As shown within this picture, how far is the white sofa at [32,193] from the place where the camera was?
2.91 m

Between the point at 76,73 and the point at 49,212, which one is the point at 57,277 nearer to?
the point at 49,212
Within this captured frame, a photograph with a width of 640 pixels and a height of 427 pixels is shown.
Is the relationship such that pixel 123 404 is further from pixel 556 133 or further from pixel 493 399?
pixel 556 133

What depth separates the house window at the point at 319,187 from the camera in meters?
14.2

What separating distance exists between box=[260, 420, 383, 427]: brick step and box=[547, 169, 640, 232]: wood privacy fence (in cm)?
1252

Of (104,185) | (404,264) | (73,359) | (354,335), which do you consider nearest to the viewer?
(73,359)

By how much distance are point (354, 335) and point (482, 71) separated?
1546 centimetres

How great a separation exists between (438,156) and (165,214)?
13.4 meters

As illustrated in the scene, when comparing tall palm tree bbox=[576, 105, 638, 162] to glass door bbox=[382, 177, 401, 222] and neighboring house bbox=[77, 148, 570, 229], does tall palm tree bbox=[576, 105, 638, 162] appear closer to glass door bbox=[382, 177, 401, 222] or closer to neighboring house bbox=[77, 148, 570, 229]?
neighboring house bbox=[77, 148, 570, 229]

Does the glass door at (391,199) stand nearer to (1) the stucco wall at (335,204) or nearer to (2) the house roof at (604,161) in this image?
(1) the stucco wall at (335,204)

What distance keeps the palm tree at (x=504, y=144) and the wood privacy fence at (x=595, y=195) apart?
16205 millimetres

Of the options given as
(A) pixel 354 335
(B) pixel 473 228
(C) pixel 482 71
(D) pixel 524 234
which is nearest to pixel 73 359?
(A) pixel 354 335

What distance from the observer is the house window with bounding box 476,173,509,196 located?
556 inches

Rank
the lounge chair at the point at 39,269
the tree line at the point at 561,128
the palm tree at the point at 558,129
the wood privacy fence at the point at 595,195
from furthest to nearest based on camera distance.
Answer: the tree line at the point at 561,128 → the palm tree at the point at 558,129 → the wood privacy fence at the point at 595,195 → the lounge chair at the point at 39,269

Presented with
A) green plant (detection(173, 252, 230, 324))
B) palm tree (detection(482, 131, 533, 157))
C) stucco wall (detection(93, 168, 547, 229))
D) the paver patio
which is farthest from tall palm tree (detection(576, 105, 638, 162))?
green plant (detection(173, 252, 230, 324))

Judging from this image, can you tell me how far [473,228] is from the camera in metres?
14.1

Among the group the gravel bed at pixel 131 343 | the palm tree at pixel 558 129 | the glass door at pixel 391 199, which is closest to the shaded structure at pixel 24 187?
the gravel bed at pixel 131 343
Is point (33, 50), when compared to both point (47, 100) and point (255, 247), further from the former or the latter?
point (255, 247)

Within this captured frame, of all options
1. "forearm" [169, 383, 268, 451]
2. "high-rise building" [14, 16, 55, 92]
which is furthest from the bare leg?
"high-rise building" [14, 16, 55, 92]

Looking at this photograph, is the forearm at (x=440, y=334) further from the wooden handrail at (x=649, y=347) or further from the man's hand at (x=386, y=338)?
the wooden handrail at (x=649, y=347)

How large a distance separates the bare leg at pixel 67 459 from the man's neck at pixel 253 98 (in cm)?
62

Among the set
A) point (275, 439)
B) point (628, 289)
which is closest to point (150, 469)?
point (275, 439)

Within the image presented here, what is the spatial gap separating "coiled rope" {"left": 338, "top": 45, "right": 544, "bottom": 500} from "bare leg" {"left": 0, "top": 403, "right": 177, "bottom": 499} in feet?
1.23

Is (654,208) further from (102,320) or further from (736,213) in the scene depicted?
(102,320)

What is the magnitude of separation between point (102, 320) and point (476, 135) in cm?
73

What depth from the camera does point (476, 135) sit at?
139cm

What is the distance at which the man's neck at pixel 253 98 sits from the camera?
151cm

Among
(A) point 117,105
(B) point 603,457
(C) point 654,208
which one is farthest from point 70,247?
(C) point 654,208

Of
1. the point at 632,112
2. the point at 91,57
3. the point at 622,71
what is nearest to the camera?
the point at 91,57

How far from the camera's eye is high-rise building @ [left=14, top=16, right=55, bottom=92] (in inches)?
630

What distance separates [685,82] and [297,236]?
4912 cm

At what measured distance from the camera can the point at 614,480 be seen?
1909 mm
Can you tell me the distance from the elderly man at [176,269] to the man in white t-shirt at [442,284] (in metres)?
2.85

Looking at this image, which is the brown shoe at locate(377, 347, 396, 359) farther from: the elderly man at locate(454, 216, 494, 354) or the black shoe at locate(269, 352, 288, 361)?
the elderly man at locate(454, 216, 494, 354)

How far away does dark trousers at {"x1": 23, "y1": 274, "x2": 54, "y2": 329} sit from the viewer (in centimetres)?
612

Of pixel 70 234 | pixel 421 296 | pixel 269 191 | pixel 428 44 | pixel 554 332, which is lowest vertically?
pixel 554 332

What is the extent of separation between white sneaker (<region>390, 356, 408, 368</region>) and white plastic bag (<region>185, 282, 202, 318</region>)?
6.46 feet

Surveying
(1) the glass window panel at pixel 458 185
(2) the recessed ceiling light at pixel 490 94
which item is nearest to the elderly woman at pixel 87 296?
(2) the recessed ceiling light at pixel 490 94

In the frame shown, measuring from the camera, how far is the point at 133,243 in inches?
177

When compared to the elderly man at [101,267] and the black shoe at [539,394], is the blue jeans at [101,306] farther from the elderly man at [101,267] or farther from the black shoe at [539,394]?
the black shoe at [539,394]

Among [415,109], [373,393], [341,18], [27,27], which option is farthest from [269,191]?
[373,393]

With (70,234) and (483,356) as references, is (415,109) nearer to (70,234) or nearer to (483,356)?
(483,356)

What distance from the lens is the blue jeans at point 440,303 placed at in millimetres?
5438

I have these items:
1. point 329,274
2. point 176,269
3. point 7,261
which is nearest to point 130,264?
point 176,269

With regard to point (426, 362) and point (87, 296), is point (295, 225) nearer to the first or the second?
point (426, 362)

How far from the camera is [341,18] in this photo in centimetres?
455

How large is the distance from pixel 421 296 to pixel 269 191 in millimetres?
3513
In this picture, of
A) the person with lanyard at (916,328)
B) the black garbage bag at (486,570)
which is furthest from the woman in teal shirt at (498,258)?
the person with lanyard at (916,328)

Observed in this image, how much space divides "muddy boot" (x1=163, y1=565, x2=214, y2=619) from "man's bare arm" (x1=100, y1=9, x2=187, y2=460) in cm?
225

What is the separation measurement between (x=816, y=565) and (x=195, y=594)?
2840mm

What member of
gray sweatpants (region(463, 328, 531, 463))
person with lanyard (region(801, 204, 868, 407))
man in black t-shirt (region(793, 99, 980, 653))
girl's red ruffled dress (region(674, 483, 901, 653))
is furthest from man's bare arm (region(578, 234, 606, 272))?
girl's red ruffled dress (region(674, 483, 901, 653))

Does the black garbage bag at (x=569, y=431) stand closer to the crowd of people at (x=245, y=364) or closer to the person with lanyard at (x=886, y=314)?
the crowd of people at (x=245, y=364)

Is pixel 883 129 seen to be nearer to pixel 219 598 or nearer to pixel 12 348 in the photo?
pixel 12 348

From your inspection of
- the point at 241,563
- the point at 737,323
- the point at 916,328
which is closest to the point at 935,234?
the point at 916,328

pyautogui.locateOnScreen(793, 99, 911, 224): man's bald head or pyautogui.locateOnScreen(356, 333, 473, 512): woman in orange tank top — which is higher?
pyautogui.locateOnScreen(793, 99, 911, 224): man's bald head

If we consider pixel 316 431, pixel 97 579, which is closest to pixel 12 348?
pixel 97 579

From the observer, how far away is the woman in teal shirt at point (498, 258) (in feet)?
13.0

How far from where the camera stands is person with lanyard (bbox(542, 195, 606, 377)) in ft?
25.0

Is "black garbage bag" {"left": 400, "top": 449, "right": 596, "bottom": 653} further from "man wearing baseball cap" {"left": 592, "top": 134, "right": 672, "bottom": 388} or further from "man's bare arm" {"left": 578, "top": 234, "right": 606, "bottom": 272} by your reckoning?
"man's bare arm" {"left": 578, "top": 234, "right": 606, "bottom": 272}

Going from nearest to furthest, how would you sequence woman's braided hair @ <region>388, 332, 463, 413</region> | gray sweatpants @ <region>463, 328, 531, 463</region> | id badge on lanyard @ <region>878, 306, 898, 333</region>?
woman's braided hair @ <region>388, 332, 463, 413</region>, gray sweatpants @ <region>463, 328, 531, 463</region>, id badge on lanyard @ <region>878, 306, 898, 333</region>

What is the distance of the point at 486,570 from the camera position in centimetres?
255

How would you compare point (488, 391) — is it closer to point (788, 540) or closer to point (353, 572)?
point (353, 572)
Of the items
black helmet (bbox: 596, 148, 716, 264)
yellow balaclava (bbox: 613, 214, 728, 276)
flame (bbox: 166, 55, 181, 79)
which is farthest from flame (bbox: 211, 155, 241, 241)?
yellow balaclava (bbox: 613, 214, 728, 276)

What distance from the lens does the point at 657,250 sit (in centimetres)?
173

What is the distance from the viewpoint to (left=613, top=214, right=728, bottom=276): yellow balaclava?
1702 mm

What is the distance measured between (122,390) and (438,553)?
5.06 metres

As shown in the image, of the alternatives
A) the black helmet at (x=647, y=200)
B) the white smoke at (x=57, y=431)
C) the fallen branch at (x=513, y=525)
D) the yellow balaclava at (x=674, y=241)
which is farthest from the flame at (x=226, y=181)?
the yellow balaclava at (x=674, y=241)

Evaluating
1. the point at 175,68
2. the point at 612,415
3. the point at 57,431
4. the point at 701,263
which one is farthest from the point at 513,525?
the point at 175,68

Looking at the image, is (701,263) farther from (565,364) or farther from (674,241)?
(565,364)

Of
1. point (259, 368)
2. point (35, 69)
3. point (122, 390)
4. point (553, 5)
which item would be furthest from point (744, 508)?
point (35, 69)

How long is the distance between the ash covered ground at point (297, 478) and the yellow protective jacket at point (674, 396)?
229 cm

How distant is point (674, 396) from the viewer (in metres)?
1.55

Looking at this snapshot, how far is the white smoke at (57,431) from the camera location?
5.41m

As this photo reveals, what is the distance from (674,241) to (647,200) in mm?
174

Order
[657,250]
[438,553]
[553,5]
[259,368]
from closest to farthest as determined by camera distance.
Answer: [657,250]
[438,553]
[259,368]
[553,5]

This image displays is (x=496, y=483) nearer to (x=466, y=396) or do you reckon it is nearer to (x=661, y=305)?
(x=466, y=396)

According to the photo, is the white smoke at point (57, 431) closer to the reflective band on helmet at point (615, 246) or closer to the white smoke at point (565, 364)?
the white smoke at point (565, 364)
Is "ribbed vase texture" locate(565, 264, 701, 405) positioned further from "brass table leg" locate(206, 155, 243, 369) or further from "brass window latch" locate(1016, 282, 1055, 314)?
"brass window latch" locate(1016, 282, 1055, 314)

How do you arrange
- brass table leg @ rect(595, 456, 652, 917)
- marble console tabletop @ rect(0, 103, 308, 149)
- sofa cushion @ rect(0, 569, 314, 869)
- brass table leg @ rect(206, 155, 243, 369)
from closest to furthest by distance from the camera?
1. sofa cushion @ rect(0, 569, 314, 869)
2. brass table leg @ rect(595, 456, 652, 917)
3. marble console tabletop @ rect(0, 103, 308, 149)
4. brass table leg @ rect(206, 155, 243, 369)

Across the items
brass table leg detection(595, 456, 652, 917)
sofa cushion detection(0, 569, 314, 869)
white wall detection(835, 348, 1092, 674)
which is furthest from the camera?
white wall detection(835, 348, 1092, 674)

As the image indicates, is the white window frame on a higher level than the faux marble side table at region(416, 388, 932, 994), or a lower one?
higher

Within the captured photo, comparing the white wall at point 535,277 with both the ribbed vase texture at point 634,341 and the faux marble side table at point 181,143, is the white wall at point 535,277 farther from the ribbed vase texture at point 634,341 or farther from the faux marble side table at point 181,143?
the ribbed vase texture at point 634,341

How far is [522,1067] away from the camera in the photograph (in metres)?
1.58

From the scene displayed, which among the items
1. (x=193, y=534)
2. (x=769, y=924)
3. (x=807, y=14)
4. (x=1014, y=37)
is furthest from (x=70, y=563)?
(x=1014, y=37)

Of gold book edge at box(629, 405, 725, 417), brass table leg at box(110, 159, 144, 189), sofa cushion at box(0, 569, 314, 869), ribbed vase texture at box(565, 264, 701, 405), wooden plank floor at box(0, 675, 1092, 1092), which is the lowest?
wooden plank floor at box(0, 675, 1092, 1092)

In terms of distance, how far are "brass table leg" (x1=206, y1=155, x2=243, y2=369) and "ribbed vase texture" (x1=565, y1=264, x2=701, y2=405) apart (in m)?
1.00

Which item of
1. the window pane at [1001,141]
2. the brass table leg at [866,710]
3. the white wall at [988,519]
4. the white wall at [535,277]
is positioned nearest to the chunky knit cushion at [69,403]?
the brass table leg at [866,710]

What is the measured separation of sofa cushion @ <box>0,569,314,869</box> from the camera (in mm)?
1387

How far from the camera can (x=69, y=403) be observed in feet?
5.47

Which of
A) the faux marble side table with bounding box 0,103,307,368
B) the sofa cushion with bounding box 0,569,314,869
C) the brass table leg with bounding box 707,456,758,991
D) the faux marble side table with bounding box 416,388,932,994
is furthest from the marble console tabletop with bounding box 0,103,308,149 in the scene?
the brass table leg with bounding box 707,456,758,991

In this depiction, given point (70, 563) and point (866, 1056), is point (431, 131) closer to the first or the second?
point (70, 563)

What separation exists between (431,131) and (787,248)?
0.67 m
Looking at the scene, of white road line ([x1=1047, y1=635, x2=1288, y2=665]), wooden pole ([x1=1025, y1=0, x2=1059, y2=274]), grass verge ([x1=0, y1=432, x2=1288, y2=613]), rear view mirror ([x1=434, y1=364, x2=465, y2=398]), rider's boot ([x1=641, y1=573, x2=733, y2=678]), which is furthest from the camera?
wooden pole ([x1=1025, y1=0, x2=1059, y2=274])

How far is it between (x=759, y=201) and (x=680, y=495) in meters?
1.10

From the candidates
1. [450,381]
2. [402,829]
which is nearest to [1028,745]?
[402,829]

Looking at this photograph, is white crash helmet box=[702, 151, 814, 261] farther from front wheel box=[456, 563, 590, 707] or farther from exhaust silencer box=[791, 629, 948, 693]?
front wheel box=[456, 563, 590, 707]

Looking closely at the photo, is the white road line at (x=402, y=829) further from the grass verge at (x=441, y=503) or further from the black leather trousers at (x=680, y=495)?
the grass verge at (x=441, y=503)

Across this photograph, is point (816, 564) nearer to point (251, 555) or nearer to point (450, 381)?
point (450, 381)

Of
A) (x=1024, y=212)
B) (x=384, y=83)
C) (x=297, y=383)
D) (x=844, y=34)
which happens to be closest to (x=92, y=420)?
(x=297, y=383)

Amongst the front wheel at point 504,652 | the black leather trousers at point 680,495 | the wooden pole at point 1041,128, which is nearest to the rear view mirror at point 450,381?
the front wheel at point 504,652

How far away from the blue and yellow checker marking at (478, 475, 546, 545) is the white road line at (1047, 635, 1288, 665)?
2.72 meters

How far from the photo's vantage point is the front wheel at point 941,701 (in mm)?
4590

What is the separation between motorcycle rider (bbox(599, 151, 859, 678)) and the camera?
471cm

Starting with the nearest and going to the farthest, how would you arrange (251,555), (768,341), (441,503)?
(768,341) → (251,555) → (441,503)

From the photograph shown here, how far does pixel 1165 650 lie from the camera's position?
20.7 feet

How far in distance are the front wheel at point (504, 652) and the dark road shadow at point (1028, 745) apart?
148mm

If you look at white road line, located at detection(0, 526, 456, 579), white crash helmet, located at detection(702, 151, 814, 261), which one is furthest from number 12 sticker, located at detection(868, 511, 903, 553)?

- - - - -

◆ Task requirements:
Using the material above, reproduce exactly the line that contains "Amongst the front" and all lines after it through the last one, and only those.

◆ Task solution:
Amongst the front wheel at point 504,652 | the black leather trousers at point 680,495 | the wooden pole at point 1041,128, which is nearest to the rear view mirror at point 450,381?
the front wheel at point 504,652

How far away from the blue and yellow checker marking at (478, 475, 546, 545) is the white road line at (1047, 635, 1288, 665)?
2.72 meters

How far from the photo's vantage point is the front wheel at point 941,701 (in mm)?
4590

What is the separation between motorcycle rider (bbox(599, 151, 859, 678)) and the camera?
471cm

Starting with the nearest and going to the farthest, how would you arrange (251,555), (768,341), (441,503)?
(768,341) → (251,555) → (441,503)

From the photograph shown here, how far does pixel 1165 650 lie from the camera's position?
20.7 feet

How far in distance are the front wheel at point (504, 652) and the dark road shadow at point (1028, 745) apart?
148mm

If you look at white road line, located at detection(0, 526, 456, 579), white crash helmet, located at detection(702, 151, 814, 261), which one is furthest from number 12 sticker, located at detection(868, 511, 903, 553)?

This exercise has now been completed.